In Defence of Atheism: The Case Against Christianity, Judaism and Islam by Michel Onfray

This is a proof copy of a 300,000 selling book in France that is released here in may by Serpent's Tail. As a bit of an atheist myself and one frustrated by a lot of weak writing on the subject (The God Delusion anyone?) I'm always keen to look out for other people's processes at how they've arrived at their godlessness. This is a much stronger book than Dawkins' and is not wholly dismissive of the human desire for the mythic but it is a corruscating attack on the three monotheisms with particular attention paid to the rampant misogyny present in organised religion throughout the last 2000 years.
Despite being in the Fench Intellectual Style and occasionally ranting it is highly accessible and articulate and as a champion of the endangered Enlightenment project, Onfray will only get my utmost support.
Christopher Hitchens has a book out from Atlantic in May called God Is Not Great: The Case Against Religion.
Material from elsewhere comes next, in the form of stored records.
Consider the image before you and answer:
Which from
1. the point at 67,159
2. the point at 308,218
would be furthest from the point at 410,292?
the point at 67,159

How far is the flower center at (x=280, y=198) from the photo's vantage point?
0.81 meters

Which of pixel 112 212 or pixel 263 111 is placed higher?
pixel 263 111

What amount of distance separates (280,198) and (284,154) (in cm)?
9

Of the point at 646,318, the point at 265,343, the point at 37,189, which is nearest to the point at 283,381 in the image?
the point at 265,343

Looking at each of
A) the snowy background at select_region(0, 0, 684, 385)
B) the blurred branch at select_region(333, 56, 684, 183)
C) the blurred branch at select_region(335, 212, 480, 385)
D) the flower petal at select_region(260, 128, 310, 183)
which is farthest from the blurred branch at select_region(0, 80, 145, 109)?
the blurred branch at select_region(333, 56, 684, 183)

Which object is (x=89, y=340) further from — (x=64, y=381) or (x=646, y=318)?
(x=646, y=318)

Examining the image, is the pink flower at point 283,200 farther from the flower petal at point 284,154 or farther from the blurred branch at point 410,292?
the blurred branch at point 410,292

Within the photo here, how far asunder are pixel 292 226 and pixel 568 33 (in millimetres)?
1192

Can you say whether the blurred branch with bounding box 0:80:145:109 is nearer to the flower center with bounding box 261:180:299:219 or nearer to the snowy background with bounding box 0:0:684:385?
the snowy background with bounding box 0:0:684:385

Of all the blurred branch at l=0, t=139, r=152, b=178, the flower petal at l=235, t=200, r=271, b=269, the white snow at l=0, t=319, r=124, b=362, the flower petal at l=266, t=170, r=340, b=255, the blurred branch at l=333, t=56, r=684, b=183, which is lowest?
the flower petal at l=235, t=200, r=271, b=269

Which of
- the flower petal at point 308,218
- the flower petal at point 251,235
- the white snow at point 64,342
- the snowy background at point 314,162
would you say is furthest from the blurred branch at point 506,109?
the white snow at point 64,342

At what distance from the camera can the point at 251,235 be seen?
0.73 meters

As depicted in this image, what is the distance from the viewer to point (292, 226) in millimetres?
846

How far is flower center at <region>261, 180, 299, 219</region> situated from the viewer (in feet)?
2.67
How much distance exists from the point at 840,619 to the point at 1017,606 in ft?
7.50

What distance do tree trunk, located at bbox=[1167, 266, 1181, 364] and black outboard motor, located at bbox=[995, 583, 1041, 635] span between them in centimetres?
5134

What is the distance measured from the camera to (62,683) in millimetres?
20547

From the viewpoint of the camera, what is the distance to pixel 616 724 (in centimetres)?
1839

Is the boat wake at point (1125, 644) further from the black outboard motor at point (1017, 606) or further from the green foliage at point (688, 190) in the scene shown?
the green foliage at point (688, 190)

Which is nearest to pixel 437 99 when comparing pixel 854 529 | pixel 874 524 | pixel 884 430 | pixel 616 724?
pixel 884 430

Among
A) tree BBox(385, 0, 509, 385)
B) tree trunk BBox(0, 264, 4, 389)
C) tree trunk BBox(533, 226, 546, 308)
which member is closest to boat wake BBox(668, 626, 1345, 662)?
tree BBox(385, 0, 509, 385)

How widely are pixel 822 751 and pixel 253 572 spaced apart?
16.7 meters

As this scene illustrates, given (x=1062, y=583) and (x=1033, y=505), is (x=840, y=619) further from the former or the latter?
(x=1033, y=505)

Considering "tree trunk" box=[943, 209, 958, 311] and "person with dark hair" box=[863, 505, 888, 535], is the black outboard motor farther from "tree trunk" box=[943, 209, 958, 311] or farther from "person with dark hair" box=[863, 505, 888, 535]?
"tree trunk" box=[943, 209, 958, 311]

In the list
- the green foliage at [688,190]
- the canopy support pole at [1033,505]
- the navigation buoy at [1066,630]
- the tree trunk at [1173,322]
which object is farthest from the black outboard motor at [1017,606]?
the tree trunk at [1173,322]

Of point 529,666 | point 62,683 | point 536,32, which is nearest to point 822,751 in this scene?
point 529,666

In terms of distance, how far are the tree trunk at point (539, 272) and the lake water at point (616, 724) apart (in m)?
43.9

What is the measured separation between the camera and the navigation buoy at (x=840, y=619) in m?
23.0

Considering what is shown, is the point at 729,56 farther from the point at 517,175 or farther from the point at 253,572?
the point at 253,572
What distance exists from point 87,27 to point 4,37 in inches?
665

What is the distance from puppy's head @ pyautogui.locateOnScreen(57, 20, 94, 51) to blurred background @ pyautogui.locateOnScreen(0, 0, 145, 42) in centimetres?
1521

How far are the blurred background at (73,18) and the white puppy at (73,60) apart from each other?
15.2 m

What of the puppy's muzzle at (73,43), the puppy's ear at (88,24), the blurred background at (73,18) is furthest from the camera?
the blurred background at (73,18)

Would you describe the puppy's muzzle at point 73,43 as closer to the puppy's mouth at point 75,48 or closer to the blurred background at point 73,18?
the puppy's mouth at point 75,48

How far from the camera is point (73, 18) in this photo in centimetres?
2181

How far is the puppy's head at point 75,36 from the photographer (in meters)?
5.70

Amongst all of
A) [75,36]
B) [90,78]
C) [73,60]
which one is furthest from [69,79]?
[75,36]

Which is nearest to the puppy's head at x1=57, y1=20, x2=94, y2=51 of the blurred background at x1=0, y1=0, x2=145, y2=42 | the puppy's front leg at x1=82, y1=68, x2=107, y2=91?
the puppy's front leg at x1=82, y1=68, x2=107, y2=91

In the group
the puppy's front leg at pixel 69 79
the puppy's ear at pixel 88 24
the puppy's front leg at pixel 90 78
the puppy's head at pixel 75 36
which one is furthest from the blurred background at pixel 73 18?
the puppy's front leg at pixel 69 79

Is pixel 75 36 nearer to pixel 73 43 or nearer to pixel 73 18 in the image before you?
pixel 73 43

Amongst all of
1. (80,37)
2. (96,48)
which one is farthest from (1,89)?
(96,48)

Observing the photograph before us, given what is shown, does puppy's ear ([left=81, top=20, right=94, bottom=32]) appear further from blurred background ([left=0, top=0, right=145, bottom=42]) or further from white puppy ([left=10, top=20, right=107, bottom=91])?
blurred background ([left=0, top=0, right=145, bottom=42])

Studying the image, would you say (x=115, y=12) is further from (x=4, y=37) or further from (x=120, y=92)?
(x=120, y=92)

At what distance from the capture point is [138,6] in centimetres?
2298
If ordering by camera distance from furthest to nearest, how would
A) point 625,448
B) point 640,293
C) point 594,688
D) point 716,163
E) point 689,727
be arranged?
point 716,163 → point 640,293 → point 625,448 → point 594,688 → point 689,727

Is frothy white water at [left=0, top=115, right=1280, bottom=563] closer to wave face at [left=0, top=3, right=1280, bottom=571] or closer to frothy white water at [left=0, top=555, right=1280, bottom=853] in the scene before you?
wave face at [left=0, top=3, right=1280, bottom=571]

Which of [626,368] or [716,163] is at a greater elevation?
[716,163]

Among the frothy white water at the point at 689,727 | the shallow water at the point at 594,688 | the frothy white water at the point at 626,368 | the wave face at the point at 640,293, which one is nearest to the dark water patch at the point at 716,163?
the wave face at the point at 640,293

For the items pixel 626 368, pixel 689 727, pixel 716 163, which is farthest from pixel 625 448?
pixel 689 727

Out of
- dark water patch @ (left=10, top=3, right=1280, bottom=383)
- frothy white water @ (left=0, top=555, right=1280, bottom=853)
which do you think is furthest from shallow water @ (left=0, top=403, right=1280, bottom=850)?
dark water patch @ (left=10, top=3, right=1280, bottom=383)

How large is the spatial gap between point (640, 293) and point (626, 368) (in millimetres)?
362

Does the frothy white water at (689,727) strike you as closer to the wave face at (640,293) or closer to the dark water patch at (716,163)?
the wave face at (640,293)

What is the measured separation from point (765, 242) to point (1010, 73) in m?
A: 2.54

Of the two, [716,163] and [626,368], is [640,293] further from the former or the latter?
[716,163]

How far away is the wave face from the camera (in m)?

Should be an interesting month...

My two fiction reads this holiday were two Melville House novellas:

My Life by Anton Chekhov

If you held a gun to my head and forced me to give you my favourite author then Chekhov would come out top with virtually no rival. Perception is an over-used and under-valued word but Chekhov has no rival. His empathy and imagination to fully inhabit characters is extraordinary and this story of a young man struggling with his heritage, his fathers' expectations and his place in the world is so intelligent and moving and profound it almost brings tears to my eyes.

First Love by Ivan Turgenev

Another Russki and not quite as subtle as Chekhov but equally affecting and moving. A story that could almost veer on the melodramatic is saved once again by empathy and tragedy. The thing that both these novellas share however is their modernity. Both could have been written yesterday they are so fresh and pertinent.